## Written problem
Gather every line of the items below that contains the string "jacket", treating uppercase and lowercase as different, and copy each line in full.

## Material supplied
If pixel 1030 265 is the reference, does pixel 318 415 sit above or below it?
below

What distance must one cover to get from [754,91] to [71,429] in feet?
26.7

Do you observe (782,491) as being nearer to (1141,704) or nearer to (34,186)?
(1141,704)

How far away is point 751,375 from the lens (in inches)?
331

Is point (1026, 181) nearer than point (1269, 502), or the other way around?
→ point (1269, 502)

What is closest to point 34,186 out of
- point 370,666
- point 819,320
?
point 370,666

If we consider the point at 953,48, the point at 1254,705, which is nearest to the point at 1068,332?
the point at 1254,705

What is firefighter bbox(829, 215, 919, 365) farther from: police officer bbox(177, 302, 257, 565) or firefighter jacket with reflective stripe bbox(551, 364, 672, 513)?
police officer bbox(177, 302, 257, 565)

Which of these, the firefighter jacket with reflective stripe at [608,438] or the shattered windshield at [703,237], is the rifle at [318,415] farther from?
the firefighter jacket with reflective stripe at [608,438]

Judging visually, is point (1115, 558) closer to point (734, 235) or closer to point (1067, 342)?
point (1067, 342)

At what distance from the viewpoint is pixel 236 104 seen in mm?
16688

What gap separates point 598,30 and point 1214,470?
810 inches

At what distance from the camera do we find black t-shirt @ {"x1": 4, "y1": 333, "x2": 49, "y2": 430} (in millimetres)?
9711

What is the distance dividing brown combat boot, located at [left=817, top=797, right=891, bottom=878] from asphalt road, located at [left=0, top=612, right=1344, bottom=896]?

---

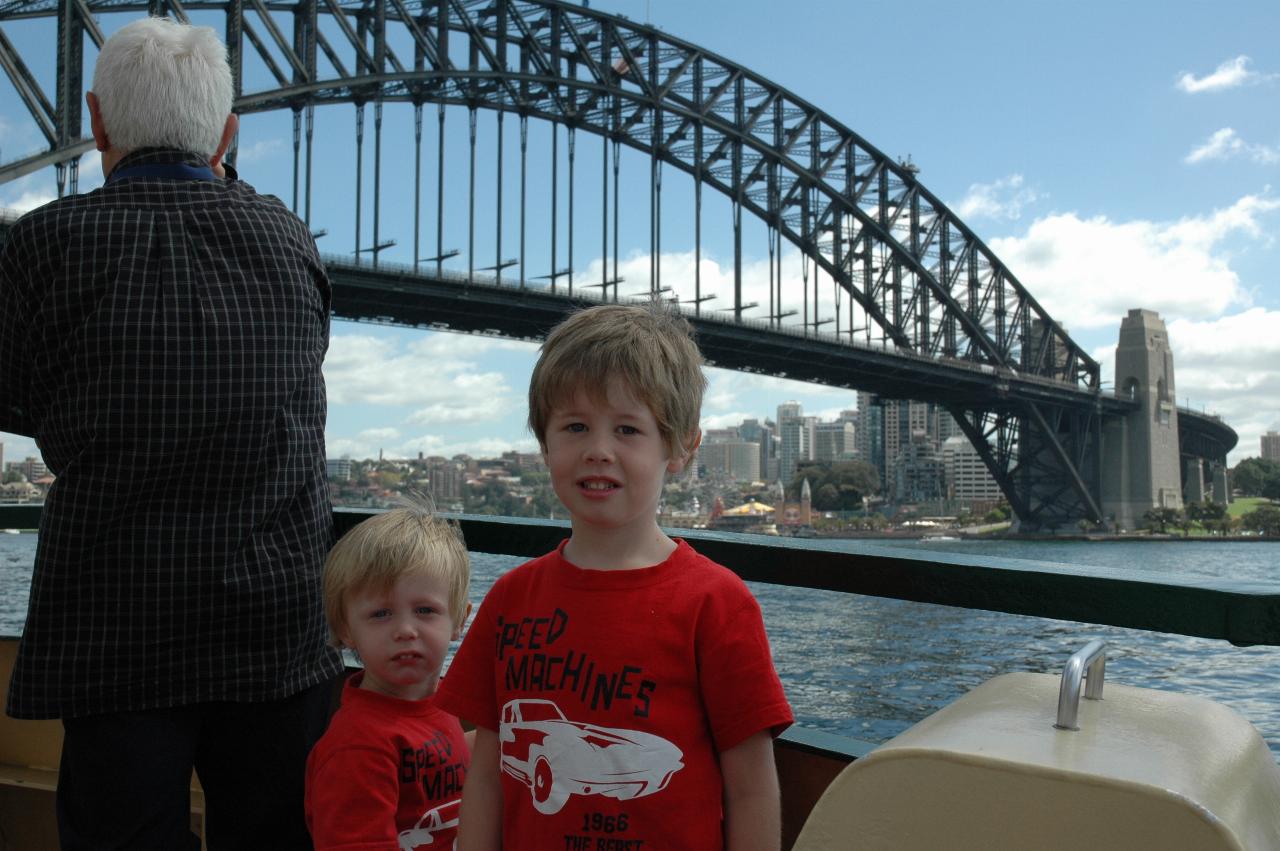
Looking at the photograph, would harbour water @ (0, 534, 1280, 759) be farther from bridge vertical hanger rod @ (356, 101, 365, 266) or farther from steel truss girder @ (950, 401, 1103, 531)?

## In response
What is firefighter bbox(829, 215, 919, 365) farther from: police officer bbox(177, 302, 257, 565) or firefighter jacket with reflective stripe bbox(551, 364, 672, 513)?
Which of these, the firefighter jacket with reflective stripe at [608,438] or the shattered windshield at [703,237], is the rifle at [318,415] farther from?
the firefighter jacket with reflective stripe at [608,438]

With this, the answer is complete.